**** WORKING DATA
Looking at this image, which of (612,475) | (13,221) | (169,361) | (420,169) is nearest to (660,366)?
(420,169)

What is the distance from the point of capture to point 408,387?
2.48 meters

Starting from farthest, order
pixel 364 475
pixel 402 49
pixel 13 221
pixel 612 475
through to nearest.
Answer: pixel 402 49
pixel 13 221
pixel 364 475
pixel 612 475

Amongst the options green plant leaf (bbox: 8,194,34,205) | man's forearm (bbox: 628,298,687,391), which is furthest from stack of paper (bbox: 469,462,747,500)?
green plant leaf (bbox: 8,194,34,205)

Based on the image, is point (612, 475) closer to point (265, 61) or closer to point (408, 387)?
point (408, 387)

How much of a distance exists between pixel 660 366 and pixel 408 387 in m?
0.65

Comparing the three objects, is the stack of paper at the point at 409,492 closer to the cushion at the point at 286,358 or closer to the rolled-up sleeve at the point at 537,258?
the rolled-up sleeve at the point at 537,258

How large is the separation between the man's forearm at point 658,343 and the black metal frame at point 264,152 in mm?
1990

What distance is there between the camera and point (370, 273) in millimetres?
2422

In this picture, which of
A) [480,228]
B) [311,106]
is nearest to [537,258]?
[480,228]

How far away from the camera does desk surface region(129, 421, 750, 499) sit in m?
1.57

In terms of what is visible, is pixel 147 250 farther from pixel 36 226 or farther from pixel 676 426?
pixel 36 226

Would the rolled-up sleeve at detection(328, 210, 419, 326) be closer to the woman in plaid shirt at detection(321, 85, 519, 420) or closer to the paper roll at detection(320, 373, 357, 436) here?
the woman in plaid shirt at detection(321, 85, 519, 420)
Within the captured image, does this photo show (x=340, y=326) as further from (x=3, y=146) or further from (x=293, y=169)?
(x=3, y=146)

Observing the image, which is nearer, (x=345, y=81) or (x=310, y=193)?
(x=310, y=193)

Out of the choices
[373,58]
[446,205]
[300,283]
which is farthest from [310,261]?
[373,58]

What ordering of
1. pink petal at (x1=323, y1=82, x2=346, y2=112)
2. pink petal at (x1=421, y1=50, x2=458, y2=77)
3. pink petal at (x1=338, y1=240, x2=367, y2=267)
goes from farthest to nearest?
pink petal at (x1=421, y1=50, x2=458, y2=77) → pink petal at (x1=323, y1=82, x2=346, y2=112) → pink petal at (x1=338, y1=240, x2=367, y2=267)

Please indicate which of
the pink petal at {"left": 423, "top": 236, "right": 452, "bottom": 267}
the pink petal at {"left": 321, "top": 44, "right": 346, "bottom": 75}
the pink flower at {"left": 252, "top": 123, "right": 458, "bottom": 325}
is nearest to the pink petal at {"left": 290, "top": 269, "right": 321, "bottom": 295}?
********
- YOUR INSTRUCTIONS: Return the records word for word, starting at the line containing "What ordering of" and ending at the last line of the records.

- EXPECTED ANSWER:
What ordering of
1. pink petal at (x1=323, y1=82, x2=346, y2=112)
2. pink petal at (x1=421, y1=50, x2=458, y2=77)
3. pink petal at (x1=338, y1=240, x2=367, y2=267)
goes from farthest to nearest?
pink petal at (x1=421, y1=50, x2=458, y2=77) → pink petal at (x1=323, y1=82, x2=346, y2=112) → pink petal at (x1=338, y1=240, x2=367, y2=267)

Please indicate which of
the pink petal at {"left": 423, "top": 236, "right": 452, "bottom": 267}
the pink petal at {"left": 321, "top": 44, "right": 346, "bottom": 75}
the pink flower at {"left": 252, "top": 123, "right": 458, "bottom": 325}
is nearest to the pink petal at {"left": 290, "top": 269, "right": 321, "bottom": 295}?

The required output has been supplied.